Let me briefly hit the big picture on the debate. The two insta polls out, from CBS and CNN, show that McCain lost by a large margin, by 13 percent or so. That large a gap means independents in particular didn’t like his performance (by 22 percent in this poll). And that is no big surprise since for independents, who fundamentally don’t like partisan politics — that’s why they aren’t a member of either party — repeatedly showing contempt for one’s opponent is a highly visible and undesirable quality in a potential president, especially someone who is supposed to be a reach-across-the-aisle bipartisan guy.
On the energy front, McCain continues to push a lie that has been so well debunked factually, you simply have to wonder what is going on inside his head:
I have voted for alternate fuel all of my time …
No one can be opposed to alternate energy.
I don’t know which is of those statements is more disturbing. The first is a staggering lie as the voting record demonstrates irrefutably.
The second sentence presumably means “no one in their right mind can be opposed to the obvious energy solution for this country” or, more simple, “support for alternative energy is just plain common sense.”
It is a shockingly delusional line from someone who has one of the longest and strongest records against alternative energy in the Senate. It is also frighteningly similar to the equally earnest, but equally delusional defense he offered at the Aspen Institute when asked about the eight straight votes he missed on extending renewable energy tax credits in the past year:
I have a long record of that support of alternate energy. I come from a state where we have sunshine 360 days a year … I’ve always been for all of those and I have not missed any crucial vote.

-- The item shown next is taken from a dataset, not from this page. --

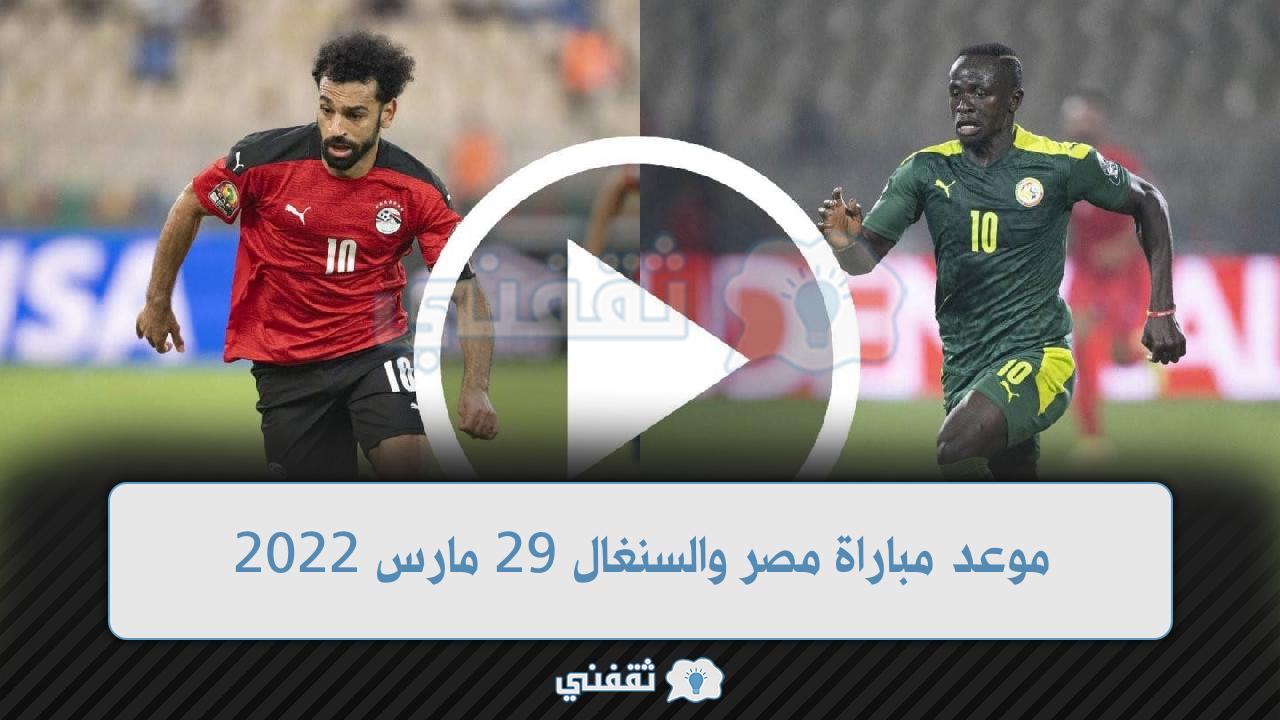 موعد مباراة مصر والسنغال القادمة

In fact, during the debate, McCain said: “No one from Arizona is against solar.” Sure, it’s only common sense that someone who comes from such a sunny state would support solar energy. And yet McCain doesn’t — which ought to tell you all you need to know about him.
With apologies to my regular readers, it simply bears repeating that McCain voted with Inhofe and against clean energy and the environment a staggering 42 out of 44 times since the mid-1990s — even ignoring the votes McCain missed where he would have sided with Inhofe. This decade alone he has cast a vote after vote against clean energy incentives and “renewable portfolio standard” (RPS):
- Tax credits for clean energy R&D (2001)
- Require a 20 percent RPS where utilities buy 20 percent clean energy (’02)
- Reduce 20 percent RPS requirement (’02)
- Waive 20 percent RPS if utilities balk (’02)
- Increase clean energy R&D funding (’05)
- Clean energy incentives (’05)
- An RPS to require utilities [to] buy some clean energy (’05)
- Tax oil companies windfall profits to fund clean energy (’05)
In every case, McCain voted against renewables, as did James “Global warming is ‘the greatest hoax ever perpetrated on the American people'” Inhofe.
McCain is at best an out-of-touch greenwasher and at worst simply a pathological liar.
Finally, as someone who is a student of strategy, who was the final editor for the Department of Energy strategic plan in the mid-1990s, it is really, really worrisome that a man seeking the highest office in the land not only doesn’t understand the difference between a tactic and a strategy, but he actually has also taken to lecturing others that they are the one who don’t understand.
This isn’t hard. Strategy is the overarching goal, while tactics are the ways (the operational plans) you employ to achieve that goal. The surge is almost the very definition of a tactic, since it was a short-term boost in troop numbers. The key initial strategic decision was whether or not the threat posed by Saddam Hussein justified going to war in the first place.